Dans "Comment aller vers un ordre nouveau", Camus met en garde contre la dynamique et la cruauté de la guerre et plaide pour un cessez-le-feu. Cependant, la Tchécoslovaquie et la Pologne ne doivent pas en être les victimes. C’est déjà à cette époque que Camus lança l’idée d’une Société des nations qui ne devrait pas être soumise à la volonté des États nationaux. Dans la série d’articles de l’après-guerre "Ni victimes ni bourreaux", il plaida à nouveau en faveur d’un parlement mondial élu au suffrage direct. Les articles du "Soir républicain", souvent écrits sous des pseudonymes, n’étaient pas expressément anarchistes, et le journal ne se qualifiait pas officiellement de "libertaire". Son analyse politique de la structure de la société pouvait être partagée par des anarchistes de l’époque. C’est ce qui ressort d’ailleurs nettement des "Fondements juridiques de la liberté" où Camus et Pia étudient l’évolution interne de la France, constatant que les États capitalistes et démocratiques ne sont pas capables de se défendre contre les dictatures fascistes de l’époque et qu’en plus ils laissent eux-mêmes entrevoir une propension à la dictature. En France, cette tendance se manifesta par la promulgation de décrets gouvernementaux non démocratiques (comme en Allemagne avec Papen/Schleicher) et en Algérie sous la forme d’une dictature militaire déclarée. Ainsi, les démocraties bourgeoises et capitalistes ne sont pas comprises comme l’alternative au fascisme, mais comme un précurseur de celui-ci – ce qui a été une analyse anarchiste typique de cette époque qui s’était déjà manifestée lors des analyses de l’évolution allemande et italienne jusqu’au fascisme et national-socialisme.

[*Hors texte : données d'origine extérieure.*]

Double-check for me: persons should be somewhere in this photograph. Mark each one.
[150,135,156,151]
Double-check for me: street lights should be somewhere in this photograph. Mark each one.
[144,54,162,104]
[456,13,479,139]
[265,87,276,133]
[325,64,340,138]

Même si "le Soir républicain" ne s’est pas qualifié clairement d’anarchiste, l’analyse de ses articles justifie très bien la thèse du biographe Herbert R. Lottman qui soutenait le contraire[16]. C’est un reproche que le financier Jean-Pierre Faure avait également formulé ; choqué par le "cours anarchiste" du journal, il avait voulu arrêter son soutien financier au moment même où le censeur militaire l’interdisait[17]. Camus définissait lui-même son rôle au "Soir républicain" comme engendré par les événements politiques. Et cela l’ouvrit rapidement au mouvement anarchiste.

D’une certaine façon, "Témoins" fut pour Camus un prolongement du "Soir républicain", non plus sous forme pacifiste anarchiste mais sous forme de condamnation anarchiste et antimilitariste de la violence. On peut commencer une brève analyse des articles de Camus pour "Témoins" en 1954 avec "Calendrier de la liberté" où il souligne l’importance de deux dates pour l’histoire des mouvements libertaires : le 16 juillet 1936, début de la révolution espagnole, et le 17 juin 1953, révolte des travailleurs en RDA. Dans cet article, Camus associe déjà deux formes de révolte.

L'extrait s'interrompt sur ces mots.